Bad at maths, good at customer service? Work for Microsoft!

I have recently returned to university and I am meant to use Microsoft Visio Standard 2013 for a number of of my university assignments. We have the 'option' of using it on the computers at uni, as the software is prohibitively expensive. While looking online to see how prohibitive the pricing was I came across this:

$300 doesn't seem so unreasonable to me, not that I have $300 that I could spend on anything right now. I clicked 'Buy now' with the intention of getting as much information on it as I could, and found myself presented with this:

When I called the Microsoft Store and asked what additional features warranted the 83% price difference (based on the exchange rate at the time of writing), I was told that AU$539 was US$299 due to the current exchange rate. When I informed the diligent little Microsoft monkey that he was operating on bad information, and that AU$539 was actually closer to US$560, he apologised for not being able to explain the discrepancy and then offered me some actually useful advice. He suggested that I find a way to set up a US mailing address and then order the product, and as long as the process didn't cost me US$260 or more I would be getting a discount.

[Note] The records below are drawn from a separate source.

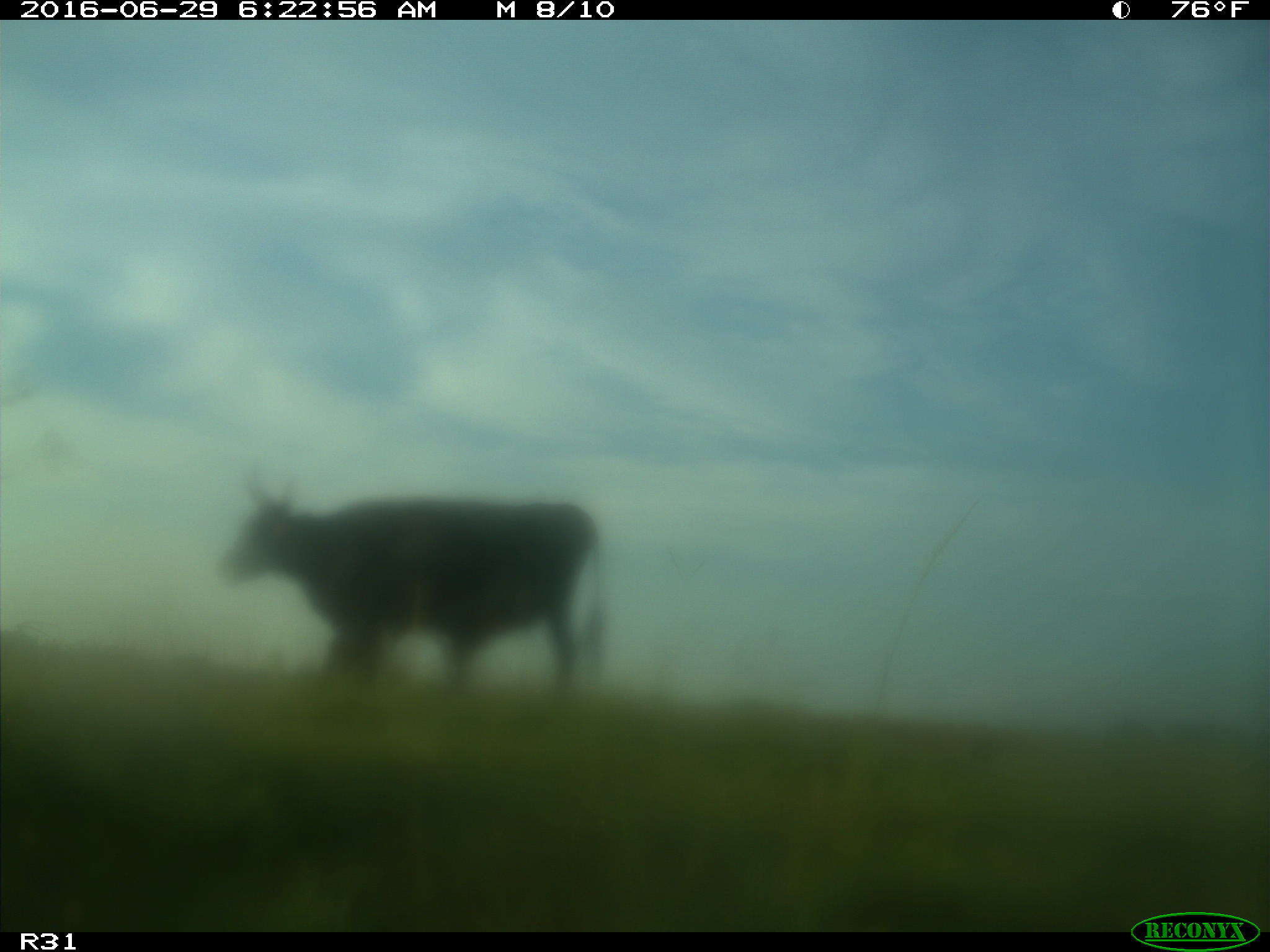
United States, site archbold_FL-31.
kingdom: Animalia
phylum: Chordata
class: Mammalia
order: Artiodactyla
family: Bovidae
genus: Bos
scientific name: Bos taurus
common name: domestic cow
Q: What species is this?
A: Bos taurus (domestic cow).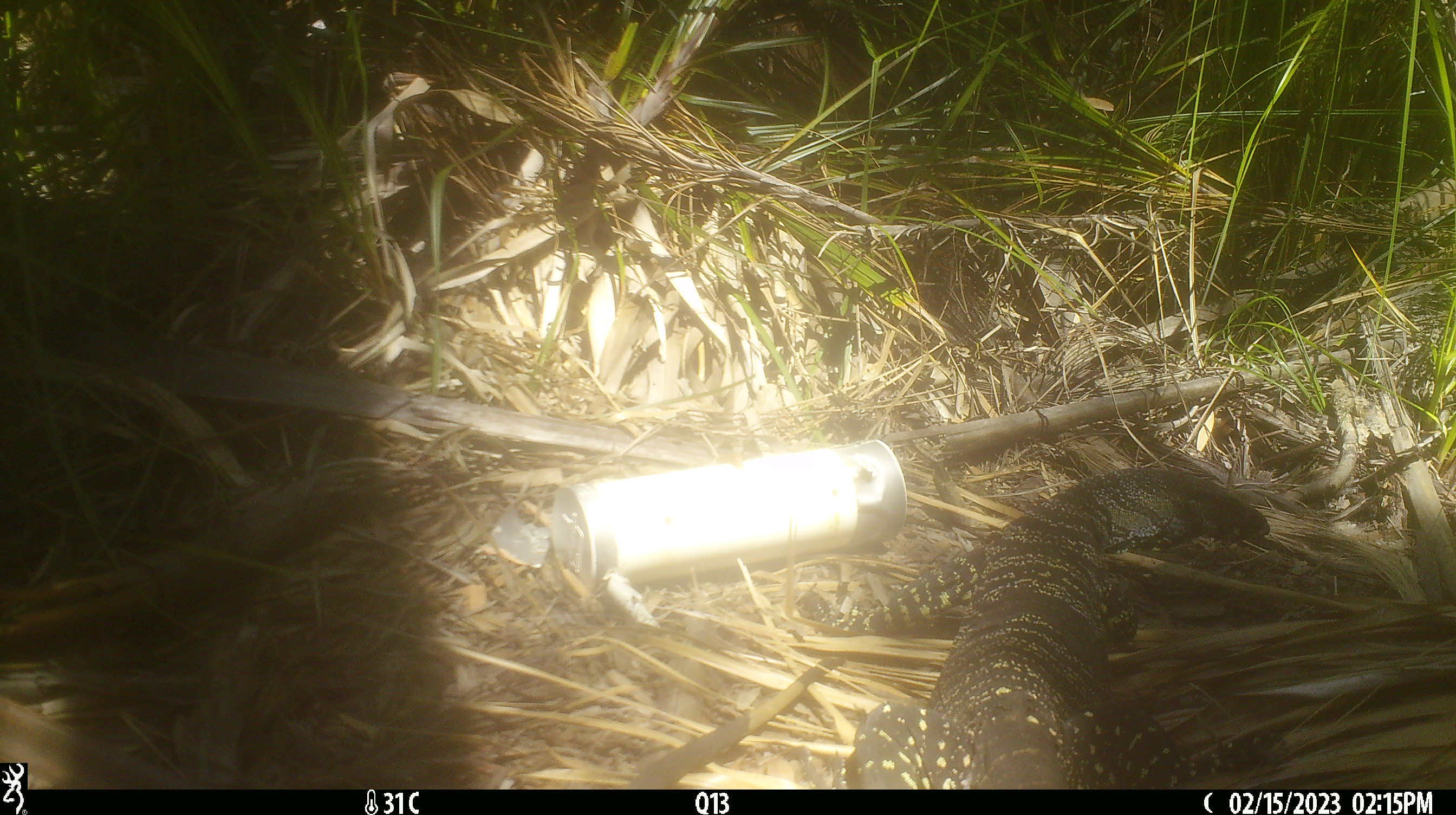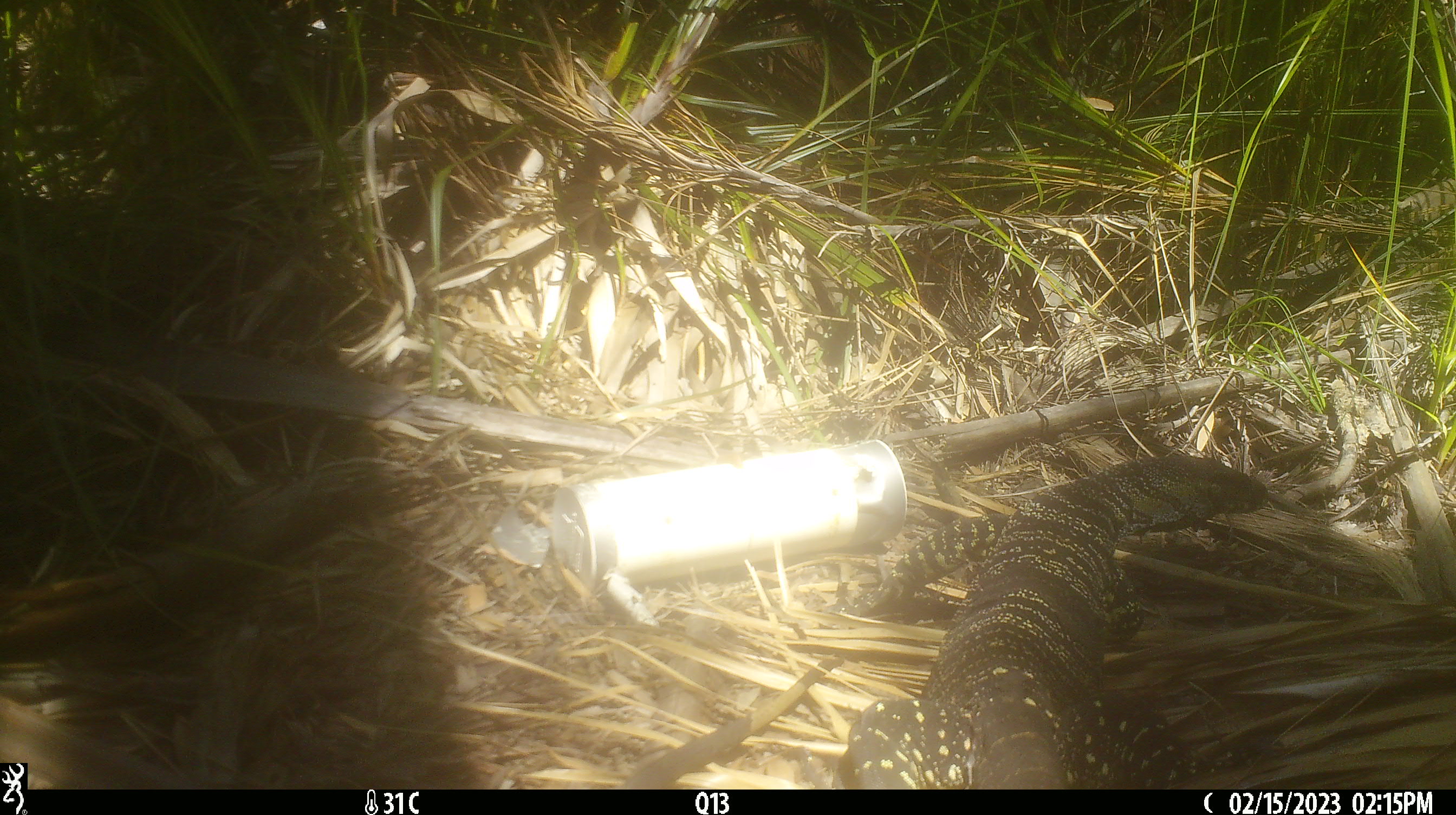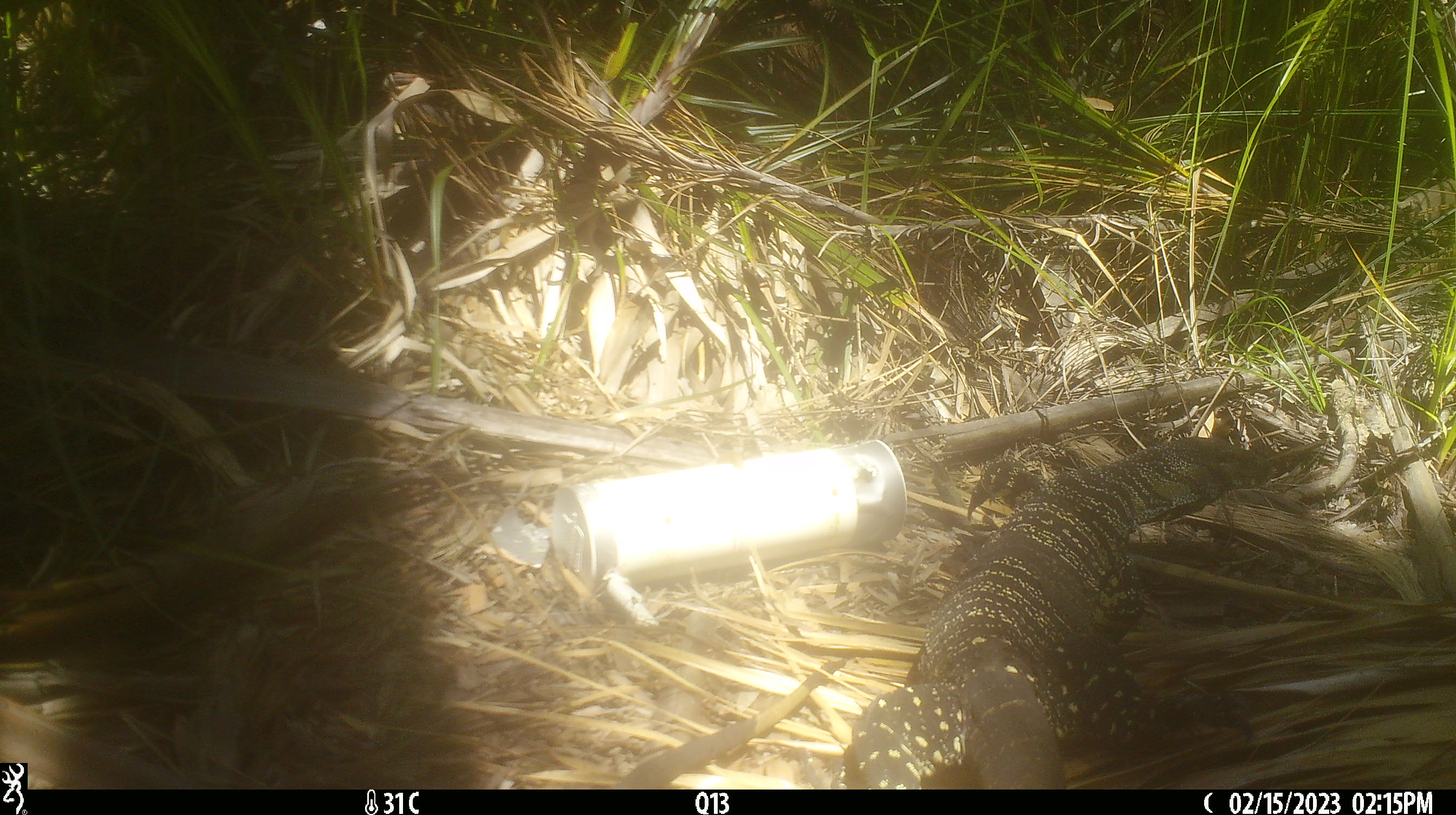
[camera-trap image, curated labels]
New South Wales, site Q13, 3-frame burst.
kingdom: Animalia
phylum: Chordata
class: Reptilia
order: Squamata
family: Varanidae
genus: Varanus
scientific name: Varanus varius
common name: lace monitor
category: goanna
Goanna (lace monitor) (Varanus varius).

This 83% koalas on keyboards tax isn't unique to the Microsoft Store. Check out the price differences over at Adobe, the Apple Store, all computer game distributors and just about anyone else who distributes software. The problem is a long standing issue, and something that I have griped about for decades. In my formative years I would often read US computer game magazines, and was shocked by the price listings for games. That was Twenty years ago, and our dollar is a mightier thing than it once was (thank you Paul). In particular I thought that perhaps things would start to change in the wake of digital distribution, but in reality there are very few digital distribution services that do direct (or nearly direct) exchange rate conversions (Steam is the only one that comes to mind). The vast majority are happy to price us like it's 1984.

Anyway. Thank you Microsoft. Thank you for hiring people who actually want to help your koalstomers, even when you don't.